Having regard to Florence's plight, and the discord between those who saw the Prior of San Marco as its only hope and those who condemned him as the cause of all their suffering, the Signoria asked him to preach no more. He agreed, on condition that he be allowed to explain himself in a final sermon.
He gave this sermon, so he claimed when permission was granted him, not because he wanted to, but because he was compelled to do so by a raging fire within the very marrow of his bones. ‘I feel myself all burning,’ he declared, ‘all inflamed with the spirit of the Lord. Oh, spirit within! You rouse the waves of the sea as the wind does. You stir the tempest as you pass. I can do no other.’ He cited the fulfilment of so many of his prophecies. He had foretold the death of Lorenzo de' Medici and he was dead; he had foretold the deaths of Pope Innocent VIII and King Ferrante of Naples and, soon afterwards, they had both died too; he had issued warnings of the armies of a foreign king which would come pouring across the Alps, and the French had come.

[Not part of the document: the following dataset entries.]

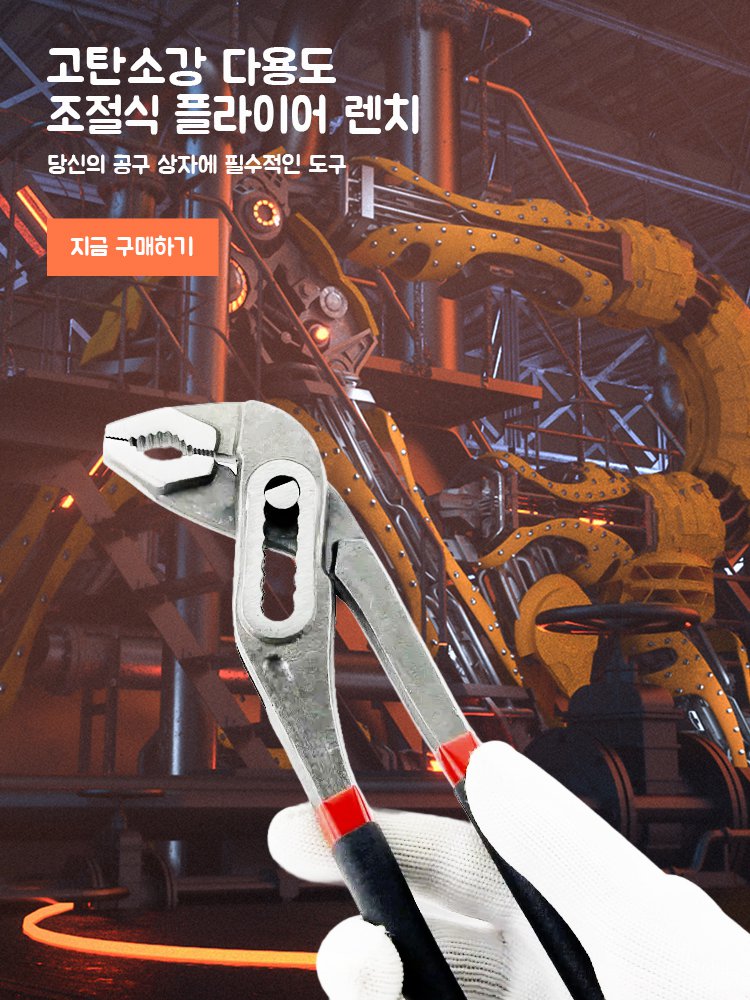 고품질 가성비 온라인 쇼핑몰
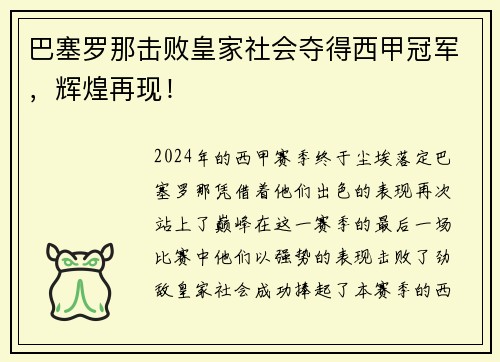 巴塞罗那击败皇家社会夺得西甲冠军，辉煌再现！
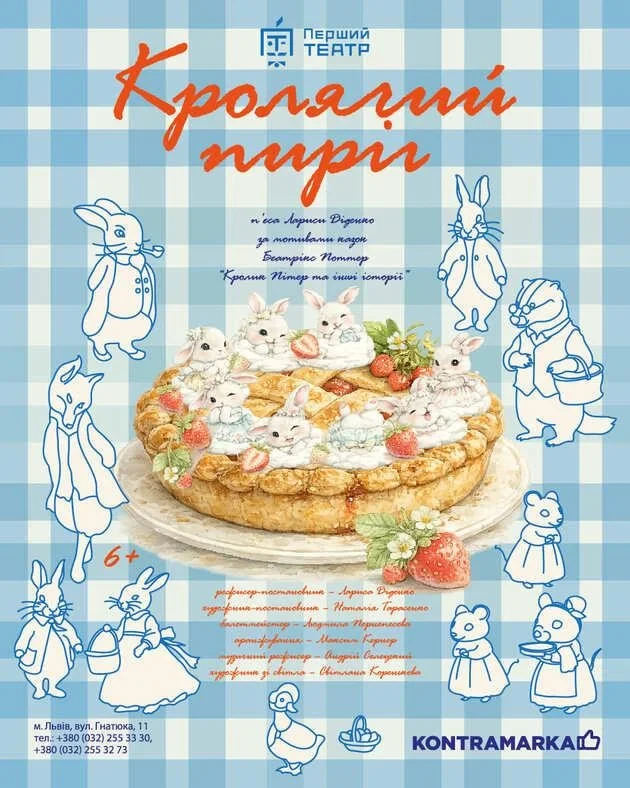 Rabbit Pie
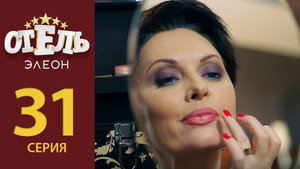 Отель Элеон 2. évad Ep.10 10. epizód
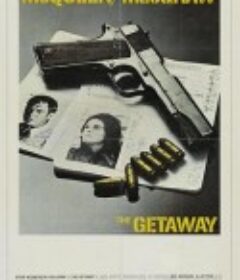 亡命大煞星 The Getaway            (1972)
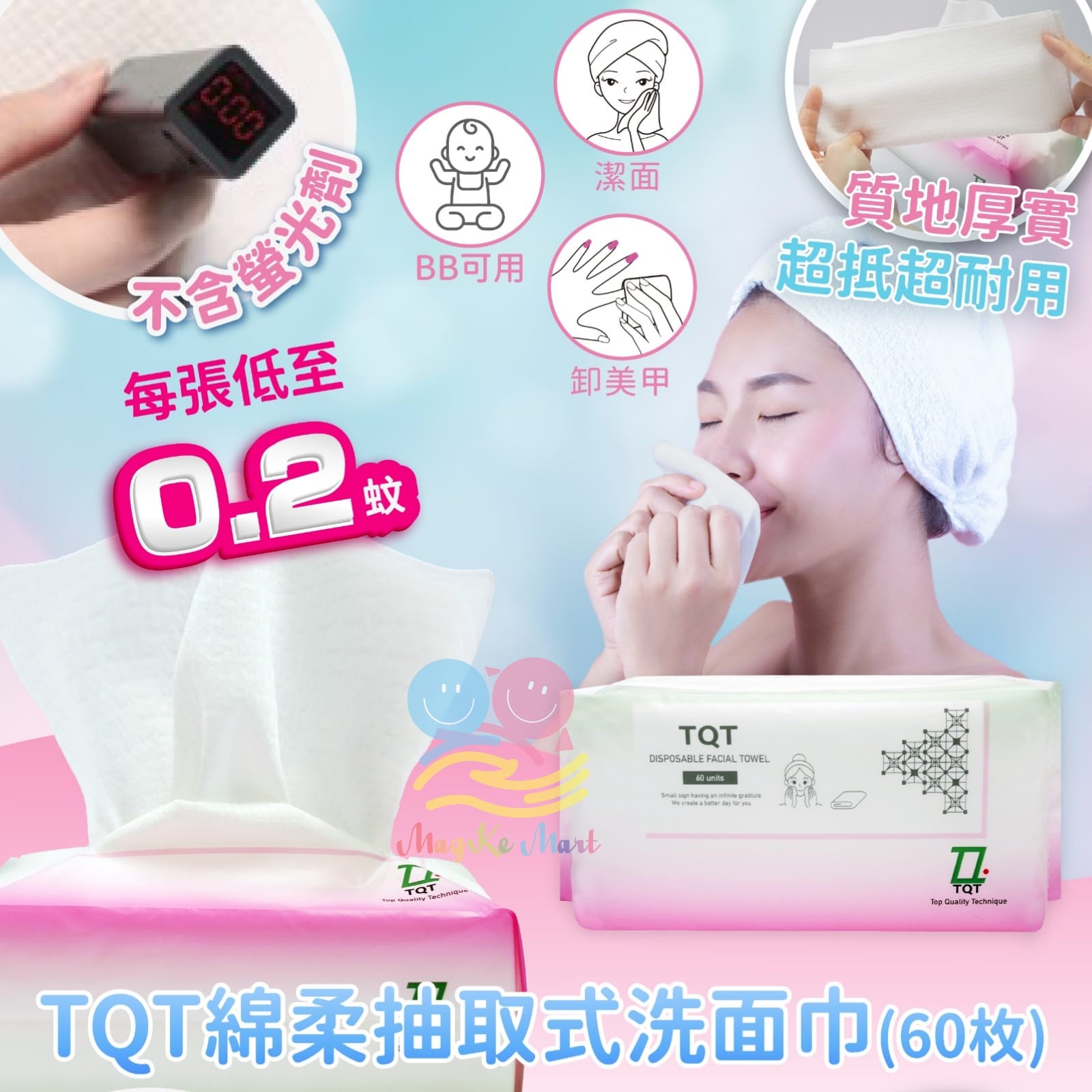 TQT 綿柔抽取式洗面巾60片(1套8包)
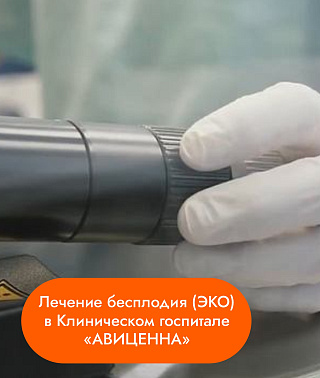 Лечение бесплодия (ЭКО) в Клиническом госпитале 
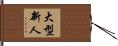 大型新人 Hand Scroll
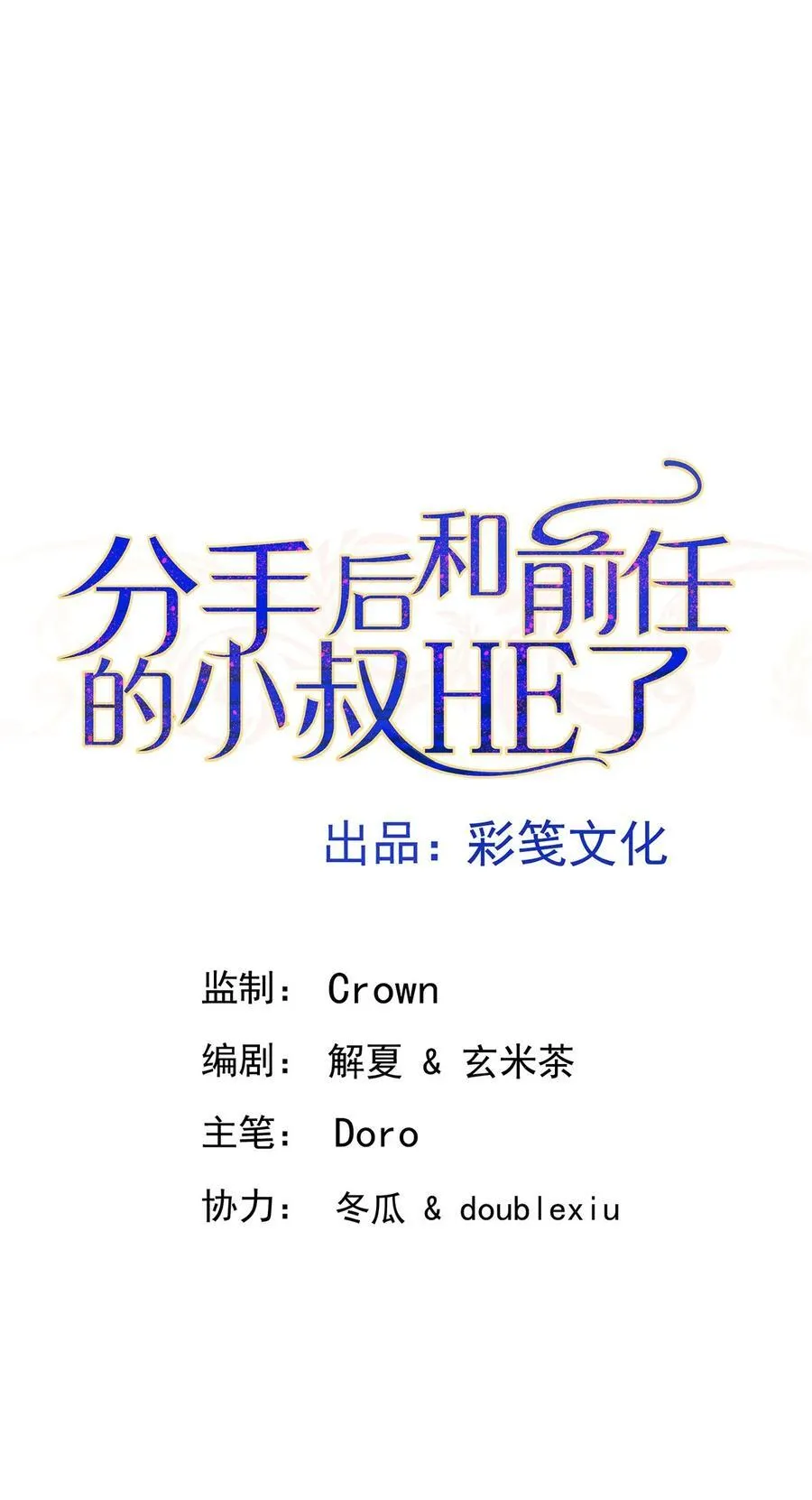 第54话 味道怎么样7
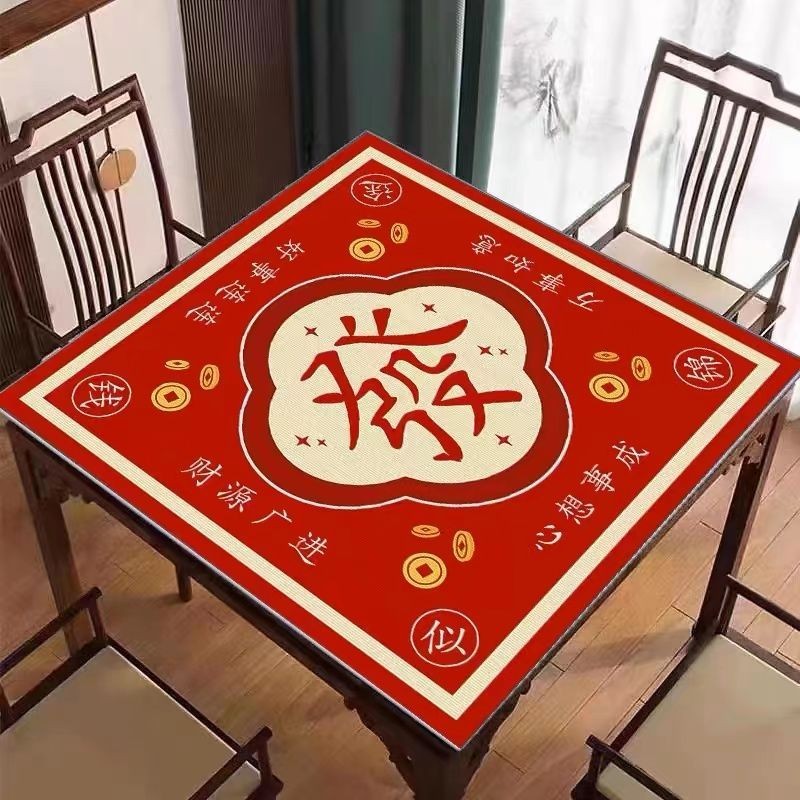 新中式麻將墊加厚靜音防滑麻將桌墊正方形桌墊麻將專用桌桌面布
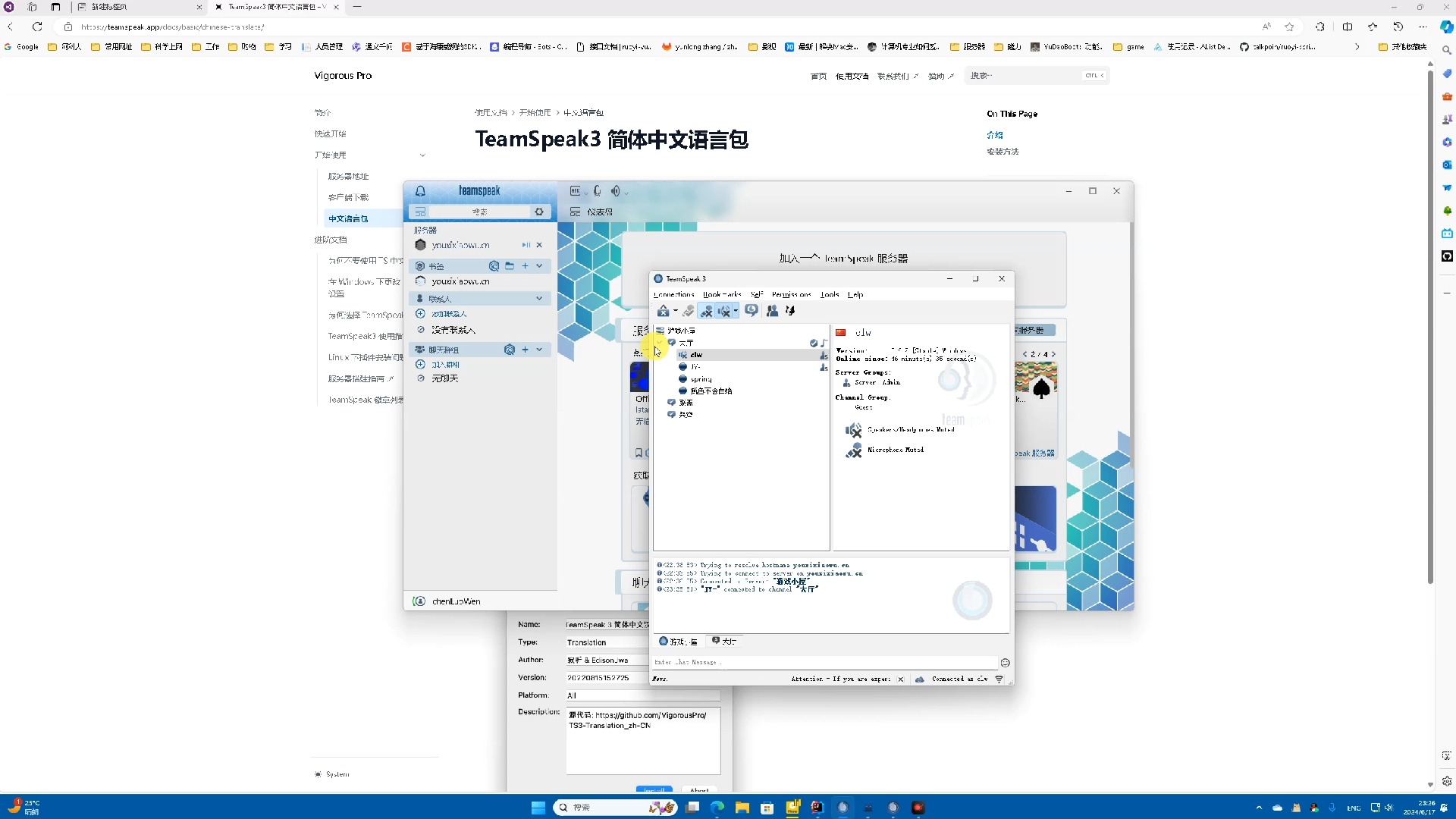 搭建teamspeak服务器简明教程 ts5泰裤拉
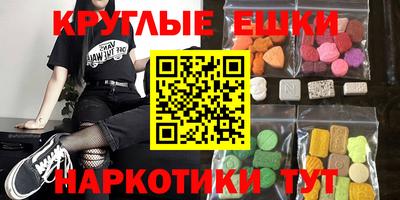 первитин Краснодар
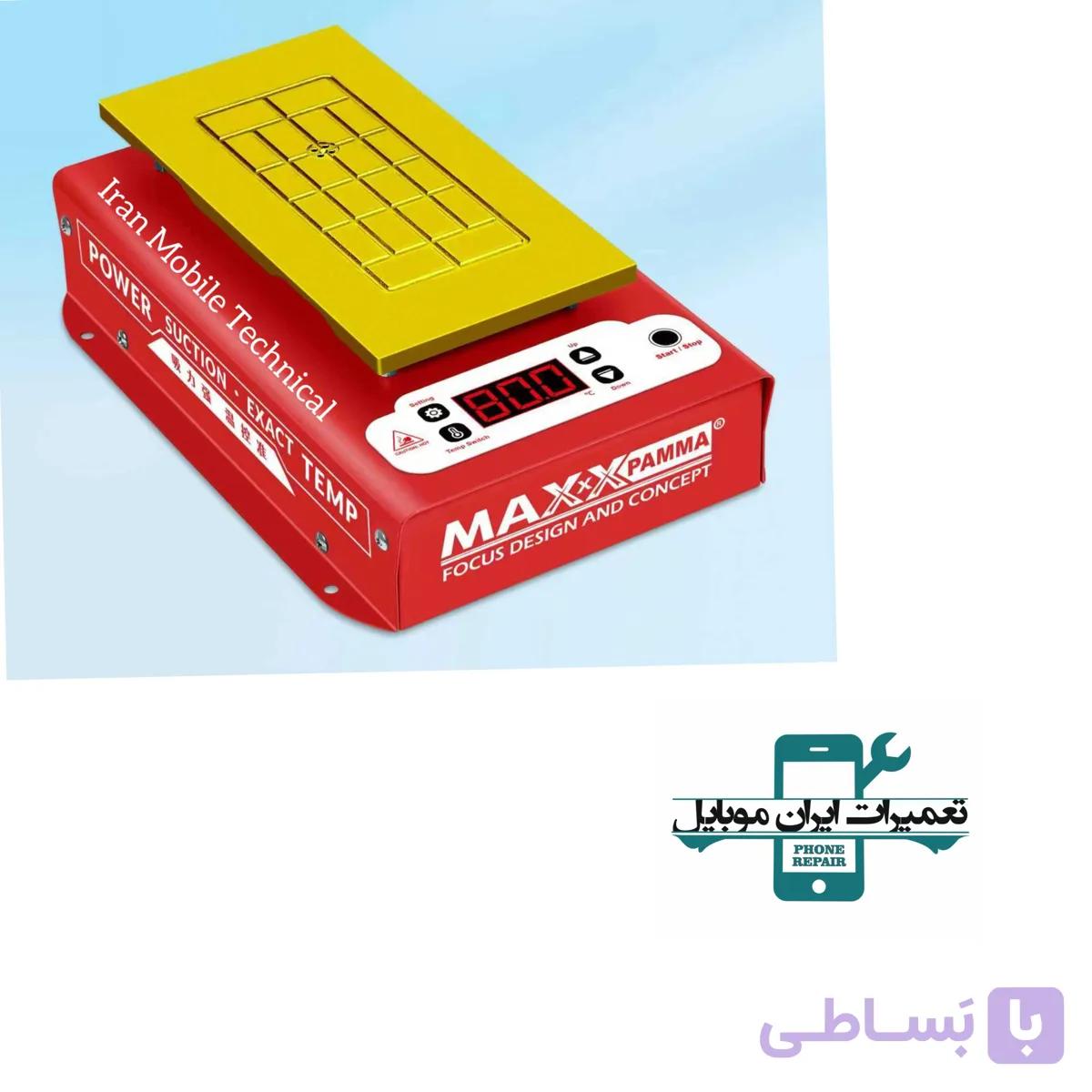 سپراتور 7اینچی MAXX PAMMA 620PRO — تصویر 1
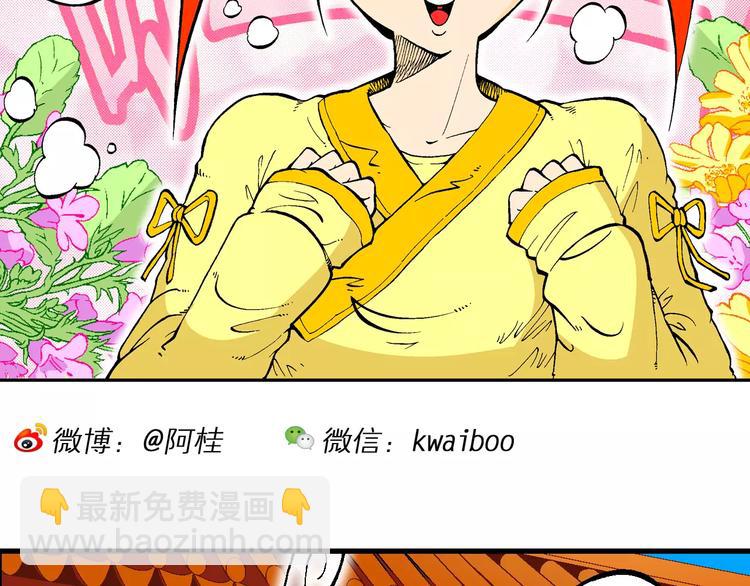 第64话  青梅竹马虎-第64话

It was his bounden duty to continue preaching and prophesying; he had a divine right to resist all unlawful authority, to attack the Church, which was now a mere Satanic institution for the promotion of vice and whoredom.
All this was too much for the Franciscans, one of whom challenged him to walk through fire with him. This would surely show that the Dominican prior was not under divine protection. Savonarola declined the challenge: he was destined for more important work; he had, however, no objection to another Dominican, Fra Domenico da Pescia, taking his place, nor to the Franciscans being represented by Fra Giuliano Rondinelli when their original champion declined to match himself in the ordeal with anyone other than Savonarola himself.